The Value of Exercises
SCENARIO-DRIVEN exercises continue to prove their worth as a way to test plans internally and among organizations that will have to coordinate their actions in a crisis.
Jay Kurtz, who runs the consulting firm Kappa West, Inc., helps companies run tabletop exercises to identify threats and test plans.
Once the company gathers the participants, who should run the gamut from executives to lower level employees, Kurtz will assign roles. For example, someone may be told to play a competitor or disgruntled employee; they will be asked to think of how to disrupt operations.
The next step is to narrow the focus with a probability impact grid (PIG). “You build a group consensus of what’s the real probability that this particular threat would occur under what circumstances, what would drive it, and what would its potential impact be,” Kurtz says. The impact may range from, “‘oh it would be a little itch but we could easily handle it,’ ... to devastating.”
Role-playing is what distinguishes tabletop exercises from a run-of-the-mill discussion, says Hal Kempfer, founder and head of Knowledge & Intelligence Program Professionals (KIPP), a business consultancy.
By developing a rational exercise, “you allow them to test the plan in a way that’s realistic, not just talk about it in terms of notional ideas,” Kempfer says.
Kempfer’s exercises range in time from a few hours to several days. Sometimes they involve multiple companies. For example, he worked with the Center for Asymmetric Warfare on a tabletop exercise for members of the Los Angeles Infragard Alliance—made up of representatives from business, local law enforcement, and the FBI.
The goal of the scenario-driven exercise was to discover what agencies would do and what type of intelligence they would need if they received warning of a terrorist attack, says Tom Netzer, senior exercise manager at the Center for Asymmetric Warfare.
Having all these different companies and agencies work on the tabletop exercise together was especially helpful, says Netzer, because the groups thought not only about their own reaction to receiving the intelligence but also about how they would interact with other agencies.

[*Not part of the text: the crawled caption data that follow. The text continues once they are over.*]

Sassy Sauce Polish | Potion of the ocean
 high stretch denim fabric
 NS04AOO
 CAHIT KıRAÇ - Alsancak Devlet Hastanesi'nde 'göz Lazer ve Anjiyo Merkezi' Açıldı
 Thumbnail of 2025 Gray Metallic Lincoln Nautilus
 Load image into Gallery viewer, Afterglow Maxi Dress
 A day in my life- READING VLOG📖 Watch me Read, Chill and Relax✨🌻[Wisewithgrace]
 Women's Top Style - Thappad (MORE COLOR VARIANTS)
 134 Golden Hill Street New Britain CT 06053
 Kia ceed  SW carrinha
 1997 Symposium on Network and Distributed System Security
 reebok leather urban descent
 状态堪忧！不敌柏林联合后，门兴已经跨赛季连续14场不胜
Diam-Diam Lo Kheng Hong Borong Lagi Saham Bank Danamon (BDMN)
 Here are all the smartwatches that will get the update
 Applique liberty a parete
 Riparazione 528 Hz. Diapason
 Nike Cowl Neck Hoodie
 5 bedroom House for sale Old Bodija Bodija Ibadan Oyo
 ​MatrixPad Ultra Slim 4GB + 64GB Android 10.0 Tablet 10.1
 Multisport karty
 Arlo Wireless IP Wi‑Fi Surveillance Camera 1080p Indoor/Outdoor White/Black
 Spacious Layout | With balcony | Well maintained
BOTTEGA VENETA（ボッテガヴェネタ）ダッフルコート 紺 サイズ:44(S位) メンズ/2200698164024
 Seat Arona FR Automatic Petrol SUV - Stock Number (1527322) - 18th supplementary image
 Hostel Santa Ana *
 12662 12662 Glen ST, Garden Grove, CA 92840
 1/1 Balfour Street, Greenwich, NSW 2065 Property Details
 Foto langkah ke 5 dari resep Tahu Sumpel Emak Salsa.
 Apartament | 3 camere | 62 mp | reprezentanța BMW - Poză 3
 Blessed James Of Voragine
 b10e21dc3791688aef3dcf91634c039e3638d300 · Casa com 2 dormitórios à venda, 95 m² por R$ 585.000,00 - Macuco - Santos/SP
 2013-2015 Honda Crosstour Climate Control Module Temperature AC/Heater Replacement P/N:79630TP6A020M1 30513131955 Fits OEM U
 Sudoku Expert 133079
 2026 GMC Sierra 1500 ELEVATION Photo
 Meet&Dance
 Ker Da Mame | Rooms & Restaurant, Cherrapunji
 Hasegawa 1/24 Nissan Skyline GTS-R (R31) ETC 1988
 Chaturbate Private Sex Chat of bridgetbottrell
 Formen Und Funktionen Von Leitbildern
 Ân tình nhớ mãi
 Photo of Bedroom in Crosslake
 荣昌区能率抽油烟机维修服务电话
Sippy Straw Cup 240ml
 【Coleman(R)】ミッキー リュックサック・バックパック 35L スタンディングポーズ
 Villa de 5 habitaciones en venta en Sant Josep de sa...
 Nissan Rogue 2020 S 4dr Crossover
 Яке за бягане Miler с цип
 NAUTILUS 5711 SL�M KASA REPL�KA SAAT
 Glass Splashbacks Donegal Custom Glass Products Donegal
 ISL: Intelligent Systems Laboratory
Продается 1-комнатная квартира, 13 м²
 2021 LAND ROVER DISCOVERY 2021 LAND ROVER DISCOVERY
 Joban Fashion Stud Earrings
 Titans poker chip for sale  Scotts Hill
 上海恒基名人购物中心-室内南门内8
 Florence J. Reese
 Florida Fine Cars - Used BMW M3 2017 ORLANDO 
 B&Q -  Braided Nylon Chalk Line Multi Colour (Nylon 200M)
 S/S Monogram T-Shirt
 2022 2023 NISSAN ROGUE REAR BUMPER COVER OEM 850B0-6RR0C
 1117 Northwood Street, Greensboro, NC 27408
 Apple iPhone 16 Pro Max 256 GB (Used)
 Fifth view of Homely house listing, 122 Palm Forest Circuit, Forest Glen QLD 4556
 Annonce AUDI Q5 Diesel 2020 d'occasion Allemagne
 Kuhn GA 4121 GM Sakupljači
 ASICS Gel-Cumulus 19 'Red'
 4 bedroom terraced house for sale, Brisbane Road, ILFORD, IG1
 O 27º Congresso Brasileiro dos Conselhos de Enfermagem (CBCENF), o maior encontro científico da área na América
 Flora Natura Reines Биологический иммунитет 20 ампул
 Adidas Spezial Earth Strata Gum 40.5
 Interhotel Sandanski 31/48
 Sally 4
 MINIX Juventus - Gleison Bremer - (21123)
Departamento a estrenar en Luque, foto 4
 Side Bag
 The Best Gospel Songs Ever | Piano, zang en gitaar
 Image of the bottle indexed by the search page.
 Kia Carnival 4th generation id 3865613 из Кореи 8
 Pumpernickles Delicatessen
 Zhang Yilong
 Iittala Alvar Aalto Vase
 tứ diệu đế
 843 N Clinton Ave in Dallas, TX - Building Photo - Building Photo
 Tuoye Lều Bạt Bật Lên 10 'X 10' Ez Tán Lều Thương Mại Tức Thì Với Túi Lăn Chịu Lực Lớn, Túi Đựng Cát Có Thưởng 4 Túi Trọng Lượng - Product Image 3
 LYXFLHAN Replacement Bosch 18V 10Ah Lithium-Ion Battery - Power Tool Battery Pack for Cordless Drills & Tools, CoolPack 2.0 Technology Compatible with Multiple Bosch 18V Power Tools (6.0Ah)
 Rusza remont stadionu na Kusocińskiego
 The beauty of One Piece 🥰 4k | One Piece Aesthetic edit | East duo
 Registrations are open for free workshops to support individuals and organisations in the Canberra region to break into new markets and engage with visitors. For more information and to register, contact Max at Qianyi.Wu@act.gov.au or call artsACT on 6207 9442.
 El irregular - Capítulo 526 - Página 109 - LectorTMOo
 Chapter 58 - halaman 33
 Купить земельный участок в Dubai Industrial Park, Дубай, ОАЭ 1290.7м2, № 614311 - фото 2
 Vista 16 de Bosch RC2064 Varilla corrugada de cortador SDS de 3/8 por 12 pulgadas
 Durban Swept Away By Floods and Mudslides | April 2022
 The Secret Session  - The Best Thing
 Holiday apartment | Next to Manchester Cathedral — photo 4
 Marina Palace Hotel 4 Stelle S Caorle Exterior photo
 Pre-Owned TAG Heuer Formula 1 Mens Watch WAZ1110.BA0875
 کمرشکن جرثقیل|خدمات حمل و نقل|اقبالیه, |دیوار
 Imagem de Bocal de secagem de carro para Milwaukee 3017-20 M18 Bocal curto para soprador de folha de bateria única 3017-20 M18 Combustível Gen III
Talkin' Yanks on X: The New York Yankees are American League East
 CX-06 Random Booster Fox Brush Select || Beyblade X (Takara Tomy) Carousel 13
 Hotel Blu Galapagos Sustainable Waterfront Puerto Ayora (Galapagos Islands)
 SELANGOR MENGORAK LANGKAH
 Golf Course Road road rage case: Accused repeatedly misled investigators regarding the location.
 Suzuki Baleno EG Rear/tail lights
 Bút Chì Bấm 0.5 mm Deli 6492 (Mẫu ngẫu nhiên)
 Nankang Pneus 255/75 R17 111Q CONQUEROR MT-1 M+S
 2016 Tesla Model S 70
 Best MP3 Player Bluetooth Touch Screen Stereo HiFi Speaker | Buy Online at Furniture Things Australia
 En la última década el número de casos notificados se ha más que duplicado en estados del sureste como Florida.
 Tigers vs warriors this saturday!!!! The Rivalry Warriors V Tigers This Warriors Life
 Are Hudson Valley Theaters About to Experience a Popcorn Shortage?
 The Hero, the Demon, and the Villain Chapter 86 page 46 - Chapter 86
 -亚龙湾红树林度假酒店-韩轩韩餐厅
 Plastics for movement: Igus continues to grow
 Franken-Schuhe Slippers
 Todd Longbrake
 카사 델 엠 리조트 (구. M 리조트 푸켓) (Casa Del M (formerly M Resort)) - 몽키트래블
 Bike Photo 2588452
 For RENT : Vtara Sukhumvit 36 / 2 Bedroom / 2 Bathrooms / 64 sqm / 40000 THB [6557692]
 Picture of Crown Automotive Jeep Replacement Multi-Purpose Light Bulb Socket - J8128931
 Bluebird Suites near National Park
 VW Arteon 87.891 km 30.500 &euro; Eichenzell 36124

“Each individual agency has got a plan for what they’re going to do, but they don’t always know how their plan relates to anybody else’s plan and whether or not things are going to flow together,” says Netzer. “Having these type of exercises where you get people together to talk to each other is always a good thing.”
Netzer advises companies to keep the exercises focused.
“You want to make sure you have your objectives in mind and you don’t do anything that doesn’t ... advance that objective,” he says. “It’s easy to get your exercise so spread out that you don’t really accomplish anything.”